# Snowy Owl on the Great Miami River



## bank runner (May 23, 2011)

Snowy Owl on a gravel bar below the Stewart st bridge 12-7-17


----------



## acklac7 (May 31, 2004)

Thats incredible. Great Pics, thanks for sharing.

And you might want to send the pics to [email protected] they'd probably be very interested in publishing them.


----------



## Carpn (Apr 5, 2004)

Neat . Seems early for them to be down. But apparently not .


----------



## Buck-Eye (Jul 9, 2008)

There was a clip on 19 News out of Cleveland last night. Apparently there were tons of lemmings last year thus owl "production" was way up.

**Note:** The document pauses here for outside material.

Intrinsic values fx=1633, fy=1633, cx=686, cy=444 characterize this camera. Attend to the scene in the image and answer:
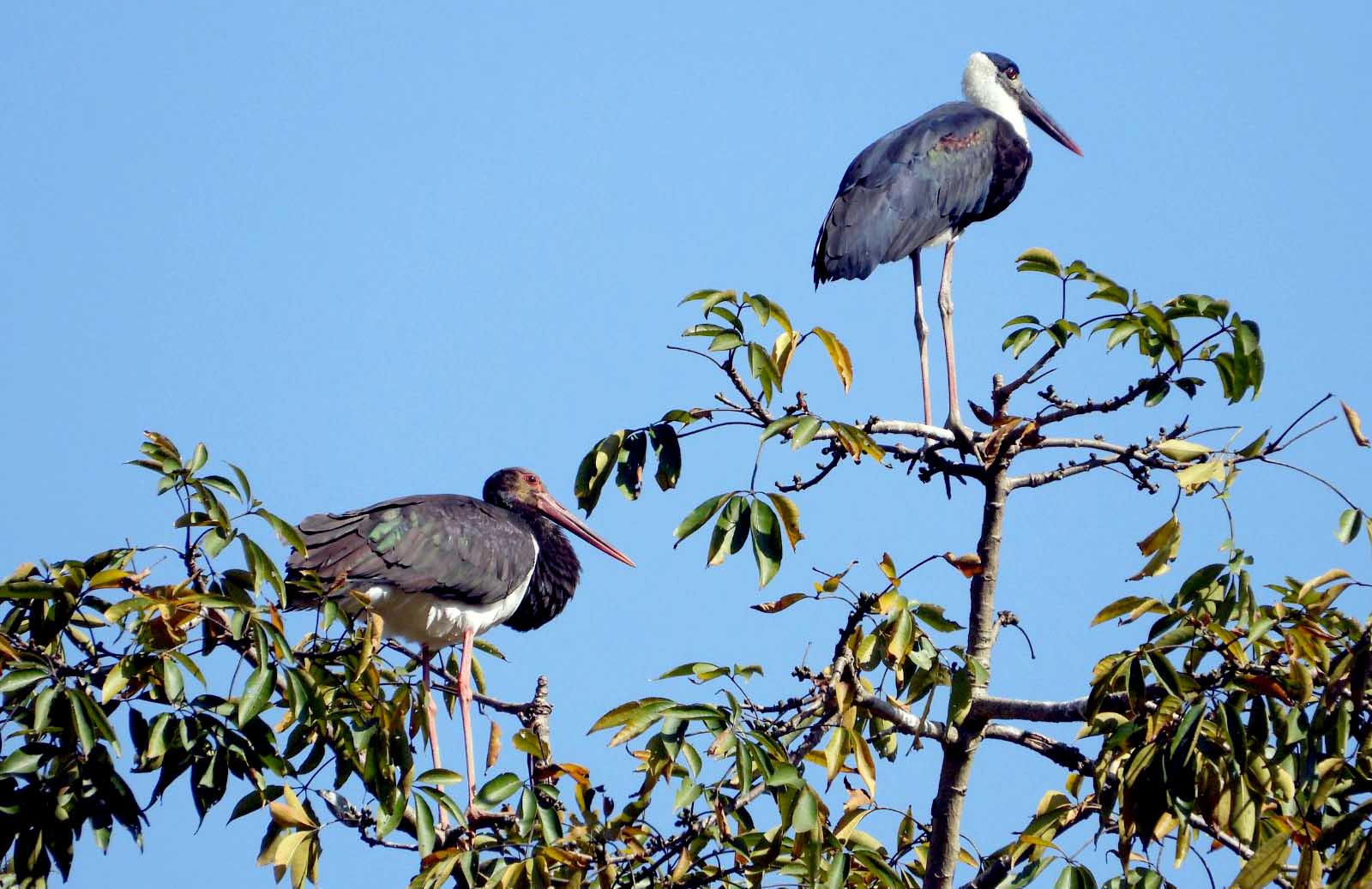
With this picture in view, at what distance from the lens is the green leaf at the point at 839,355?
15.1ft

Now that the adults are claiming their territories there isn't enough room for all the owls, thus they are seeking new. That equates to higher than normal going south. We had one hanging around our football stadium a few weeks ago in Sandusky, Oh. The picture is from our Press Box just a few rows away.














Carpn said:


> Neat . Seems early for them to be down. But apparently not .


----------



## Carpn (Apr 5, 2004)

That's awesome . They are really cool. My only experience with one was on a duck hunt about 4 years ago . We were hunting a marshy area and had fired into a group of mallards killing several . 
As often happens when shot we'd stirred up several ducks in the area so we got back into the blinds hoping to kill more . After a short period the skies cleared so I decided to jump out of my layout blind and pick up a mallard that had fallen about 10 yds to the side of my blind. As I sat up to jump out of my blind my head turned and I locked eyes with a snowy owl that had discovered the freshly killed duck and was sitting on top of it . 
It sat for a couple seconds, then tried to pick up the duck and fly off . It was unable too so it sat a second longer then flew off low over the grass . Really cool experience and I wish I would of known it was there so I could of watched it dismantle that mallard at such a close distance .


----------



## Barnrat (Jun 4, 2012)

Awesome pics. Owls are amazing creatures. Thanks for posting.


----------



## Tom 513 (Nov 26, 2012)

Very cool pictures thanks for sharing. Last week I had watched 4 nice size river otters playing in a creek that runs through our property, unfortunately the cell phone pix didn't turn out well


----------



## dig_doug_l (Jul 25, 2005)

very cool!


----------



## floater99 (May 21, 2010)

I seen one today sitting off Wendy park awsome looking bird


----------



## VJhooked (Mar 15, 2017)

bank runner said:


> Snowy Owl on a gravel bar below the Stewart st bridge 12-7-17
> View attachment 250596
> View attachment 250597
> View attachment 250598


Great Pic..,Thanks for sharing


----------



## SMBHooker (Jan 3, 2008)

Can't believe this app is still broke. Gezzzz! No pix EVER again it seems.


----------



## Saugeye Tom (Oct 6, 2010)

SMBHooker said:


> Can't believe this app is still broke. Gezzzz! No pix EVER again it seems.


You got a android?


----------



## freyedknot (Apr 10, 2004)

There were 2 of them today at Edgewater state park


----------



## fishdealer04 (Aug 27, 2006)

That's awesome! Great pictures!


----------



## danb58 (Jan 17, 2018)

fishdealer04 said:


> That's awesome! Great pictures!





bank runner said:


> Snowy Owl on a gravel bar below the Stewart st bridge 12-7-17
> View attachment 250596
> View attachment 250597
> View attachment 250598


----------



## danb58 (Jan 17, 2018)

Just saw this great pics. been seeing more bald eagles but I've never see a snowy owl yet


----------



## Gobi Muncher (May 27, 2004)

I've been seeing a lot of short eared owls hunting the fields around the house for several weeks. At first thought snowy owls, but after doing a little checking they were the short eared. They cruise the fields like a hawk while hunting. Still haven't been able to get a decent pic though. Owls are amazing!!!


----------